▶ [Exercise prompt]: Reproduce the material below with "round ceiling fixture" swapped for "ceiling light" wherever it occurs, and leave all other text unchanged.

▶ [Task material]:

*-*-*

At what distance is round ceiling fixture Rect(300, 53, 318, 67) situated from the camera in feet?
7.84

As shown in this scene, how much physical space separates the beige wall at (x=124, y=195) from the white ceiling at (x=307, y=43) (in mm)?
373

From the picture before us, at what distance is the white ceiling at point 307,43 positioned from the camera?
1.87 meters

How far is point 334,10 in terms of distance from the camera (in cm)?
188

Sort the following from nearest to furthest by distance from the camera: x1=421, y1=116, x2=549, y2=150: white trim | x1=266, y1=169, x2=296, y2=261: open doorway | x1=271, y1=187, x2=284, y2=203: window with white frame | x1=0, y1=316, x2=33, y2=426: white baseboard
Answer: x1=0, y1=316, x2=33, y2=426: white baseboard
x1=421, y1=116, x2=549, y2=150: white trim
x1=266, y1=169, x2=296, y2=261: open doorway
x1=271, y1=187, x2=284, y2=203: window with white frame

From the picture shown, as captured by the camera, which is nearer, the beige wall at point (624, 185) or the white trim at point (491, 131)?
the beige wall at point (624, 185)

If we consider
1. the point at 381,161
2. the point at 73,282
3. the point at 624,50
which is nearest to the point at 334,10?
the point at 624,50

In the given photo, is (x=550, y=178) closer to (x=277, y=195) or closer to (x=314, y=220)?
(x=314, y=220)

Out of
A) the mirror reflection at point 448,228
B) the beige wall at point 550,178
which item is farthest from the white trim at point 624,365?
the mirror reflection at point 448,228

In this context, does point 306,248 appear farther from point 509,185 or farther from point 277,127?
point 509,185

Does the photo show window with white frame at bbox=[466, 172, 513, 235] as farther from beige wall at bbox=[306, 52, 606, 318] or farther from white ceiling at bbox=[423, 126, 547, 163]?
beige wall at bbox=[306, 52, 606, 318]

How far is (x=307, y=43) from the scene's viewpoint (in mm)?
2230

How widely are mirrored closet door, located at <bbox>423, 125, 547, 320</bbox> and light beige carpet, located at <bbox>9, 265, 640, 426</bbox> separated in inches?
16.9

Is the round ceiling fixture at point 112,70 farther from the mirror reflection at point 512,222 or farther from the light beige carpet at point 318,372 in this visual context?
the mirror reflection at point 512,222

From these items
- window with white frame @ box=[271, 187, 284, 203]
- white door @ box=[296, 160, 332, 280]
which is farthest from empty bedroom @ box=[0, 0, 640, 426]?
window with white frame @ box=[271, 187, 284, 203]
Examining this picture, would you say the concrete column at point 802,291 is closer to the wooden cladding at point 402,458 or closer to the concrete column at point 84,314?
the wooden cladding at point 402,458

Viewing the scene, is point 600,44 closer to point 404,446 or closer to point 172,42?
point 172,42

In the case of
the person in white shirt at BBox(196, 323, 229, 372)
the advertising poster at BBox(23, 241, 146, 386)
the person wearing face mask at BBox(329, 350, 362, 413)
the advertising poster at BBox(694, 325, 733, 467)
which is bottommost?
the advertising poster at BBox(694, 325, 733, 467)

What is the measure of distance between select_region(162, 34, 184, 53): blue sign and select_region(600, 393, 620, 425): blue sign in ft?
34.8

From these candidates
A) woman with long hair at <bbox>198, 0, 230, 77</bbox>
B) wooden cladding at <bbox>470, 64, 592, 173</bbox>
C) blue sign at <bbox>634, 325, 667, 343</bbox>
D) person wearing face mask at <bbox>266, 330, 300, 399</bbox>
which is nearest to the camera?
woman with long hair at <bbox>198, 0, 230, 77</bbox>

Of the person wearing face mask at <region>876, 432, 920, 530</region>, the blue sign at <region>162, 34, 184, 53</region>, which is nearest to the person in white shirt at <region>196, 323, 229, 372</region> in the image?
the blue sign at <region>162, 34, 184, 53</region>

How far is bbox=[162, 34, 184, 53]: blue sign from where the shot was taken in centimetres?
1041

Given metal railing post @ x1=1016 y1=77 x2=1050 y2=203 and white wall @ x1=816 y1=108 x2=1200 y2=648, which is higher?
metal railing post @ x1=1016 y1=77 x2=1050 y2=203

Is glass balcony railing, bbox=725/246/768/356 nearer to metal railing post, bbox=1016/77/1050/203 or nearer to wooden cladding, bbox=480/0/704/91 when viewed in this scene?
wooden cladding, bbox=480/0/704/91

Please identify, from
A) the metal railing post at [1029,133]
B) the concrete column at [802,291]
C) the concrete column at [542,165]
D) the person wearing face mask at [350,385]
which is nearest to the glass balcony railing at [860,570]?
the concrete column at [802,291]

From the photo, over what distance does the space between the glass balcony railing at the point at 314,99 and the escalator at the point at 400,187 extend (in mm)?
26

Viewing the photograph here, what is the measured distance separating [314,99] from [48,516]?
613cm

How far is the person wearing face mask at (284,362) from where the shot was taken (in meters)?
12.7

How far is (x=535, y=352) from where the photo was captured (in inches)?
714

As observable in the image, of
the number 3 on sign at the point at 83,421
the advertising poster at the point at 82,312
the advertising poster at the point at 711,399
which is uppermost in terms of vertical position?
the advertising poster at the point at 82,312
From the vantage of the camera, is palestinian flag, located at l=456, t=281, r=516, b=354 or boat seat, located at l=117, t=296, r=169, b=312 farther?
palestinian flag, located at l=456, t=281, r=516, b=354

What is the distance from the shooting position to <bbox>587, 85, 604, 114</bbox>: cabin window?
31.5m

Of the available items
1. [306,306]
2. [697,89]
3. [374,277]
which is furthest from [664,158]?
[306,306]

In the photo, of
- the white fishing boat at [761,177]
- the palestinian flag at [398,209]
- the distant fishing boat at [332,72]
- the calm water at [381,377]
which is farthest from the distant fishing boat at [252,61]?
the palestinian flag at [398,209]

*-*-*

▶ [Exercise answer]:
At what distance is ceiling light Rect(300, 53, 318, 67) situated from the camera in feet?
7.84

As shown in this scene, how much physical space separates the beige wall at (x=124, y=195) from the white ceiling at (x=307, y=43) (in mm)?
373

From the picture before us, at what distance is the white ceiling at point 307,43 positioned from the camera?
1.87 meters

How far is point 334,10 in terms of distance from the camera (in cm)?
188

Sort the following from nearest to furthest by distance from the camera: x1=421, y1=116, x2=549, y2=150: white trim | x1=266, y1=169, x2=296, y2=261: open doorway | x1=271, y1=187, x2=284, y2=203: window with white frame | x1=0, y1=316, x2=33, y2=426: white baseboard
Answer: x1=0, y1=316, x2=33, y2=426: white baseboard
x1=421, y1=116, x2=549, y2=150: white trim
x1=266, y1=169, x2=296, y2=261: open doorway
x1=271, y1=187, x2=284, y2=203: window with white frame

From the picture shown, as captured by the camera, which is nearer, the beige wall at point (624, 185) or the white trim at point (491, 131)?
the beige wall at point (624, 185)

If we consider
1. the point at 381,161
2. the point at 73,282
3. the point at 624,50
which is nearest to the point at 334,10?
the point at 624,50

In the given photo, is (x=550, y=178) closer to (x=277, y=195) or closer to (x=314, y=220)?
(x=314, y=220)

Out of
A) the mirror reflection at point 448,228
B) the beige wall at point 550,178
which item is farthest from the white trim at point 624,365?
the mirror reflection at point 448,228

In this context, does point 306,248 appear farther from point 509,185 or farther from point 277,127?
point 509,185

Does the photo show window with white frame at bbox=[466, 172, 513, 235] as farther from beige wall at bbox=[306, 52, 606, 318] or farther from white ceiling at bbox=[423, 126, 547, 163]?
beige wall at bbox=[306, 52, 606, 318]

How far is (x=307, y=43) from the scene's viewpoint (in mm)?
2230

How widely are mirrored closet door, located at <bbox>423, 125, 547, 320</bbox> and light beige carpet, located at <bbox>9, 265, 640, 426</bbox> separated in inches?
16.9

Is the ceiling light at point 112,70 farther from the mirror reflection at point 512,222 or farther from the light beige carpet at point 318,372 in this visual context?
the mirror reflection at point 512,222

From these items
- window with white frame @ box=[271, 187, 284, 203]
- white door @ box=[296, 160, 332, 280]
which is farthest from empty bedroom @ box=[0, 0, 640, 426]?
window with white frame @ box=[271, 187, 284, 203]
Examining this picture, would you say the concrete column at point 802,291 is closer to the wooden cladding at point 402,458 or closer to the concrete column at point 84,314?
the wooden cladding at point 402,458

Viewing the scene, is point 600,44 closer to point 404,446 or closer to point 172,42?
point 172,42

In the case of
the person in white shirt at BBox(196, 323, 229, 372)
the advertising poster at BBox(23, 241, 146, 386)
the person wearing face mask at BBox(329, 350, 362, 413)
the advertising poster at BBox(694, 325, 733, 467)
which is bottommost?
the advertising poster at BBox(694, 325, 733, 467)

What is the measure of distance between select_region(162, 34, 184, 53): blue sign and select_region(600, 393, 620, 425): blue sign in ft?
34.8

From these candidates
A) woman with long hair at <bbox>198, 0, 230, 77</bbox>
B) wooden cladding at <bbox>470, 64, 592, 173</bbox>
C) blue sign at <bbox>634, 325, 667, 343</bbox>
D) person wearing face mask at <bbox>266, 330, 300, 399</bbox>
which is nearest to the camera?
woman with long hair at <bbox>198, 0, 230, 77</bbox>

Of the person wearing face mask at <region>876, 432, 920, 530</region>, the blue sign at <region>162, 34, 184, 53</region>, which is nearest to the person in white shirt at <region>196, 323, 229, 372</region> in the image?
the blue sign at <region>162, 34, 184, 53</region>

How far is bbox=[162, 34, 184, 53]: blue sign from where the shot was taken in centimetres?
1041

Given metal railing post @ x1=1016 y1=77 x2=1050 y2=203 and white wall @ x1=816 y1=108 x2=1200 y2=648, which is higher?
metal railing post @ x1=1016 y1=77 x2=1050 y2=203

Is glass balcony railing, bbox=725/246/768/356 nearer to metal railing post, bbox=1016/77/1050/203 or nearer to wooden cladding, bbox=480/0/704/91 when viewed in this scene?
wooden cladding, bbox=480/0/704/91

Please identify, from
A) the metal railing post at [1029,133]
B) the concrete column at [802,291]
C) the concrete column at [542,165]
D) the person wearing face mask at [350,385]
which is nearest to the glass balcony railing at [860,570]?
the concrete column at [802,291]

From the photo, over what distance does the space between the glass balcony railing at the point at 314,99 and the escalator at the point at 400,187 extend (in mm)?
26

Viewing the photograph here, what is the measured distance separating [314,99] from [48,516]?
613cm

How far is the person wearing face mask at (284,362) from where the shot was taken (in meters)?
12.7

How far is (x=535, y=352) from where the photo was captured (in inches)?
714

As observable in the image, of
the number 3 on sign at the point at 83,421
the advertising poster at the point at 82,312
the advertising poster at the point at 711,399
which is uppermost in terms of vertical position?
the advertising poster at the point at 82,312
From the vantage of the camera, is palestinian flag, located at l=456, t=281, r=516, b=354 or boat seat, located at l=117, t=296, r=169, b=312 farther?
palestinian flag, located at l=456, t=281, r=516, b=354

What is the distance from the shooting position to <bbox>587, 85, 604, 114</bbox>: cabin window?
31.5m

Of the available items
1. [306,306]
2. [697,89]
3. [374,277]
which is furthest from [664,158]?
[306,306]

In the photo, of
- the white fishing boat at [761,177]
- the palestinian flag at [398,209]
- the distant fishing boat at [332,72]
- the calm water at [381,377]
which is farthest from the distant fishing boat at [252,61]?
the palestinian flag at [398,209]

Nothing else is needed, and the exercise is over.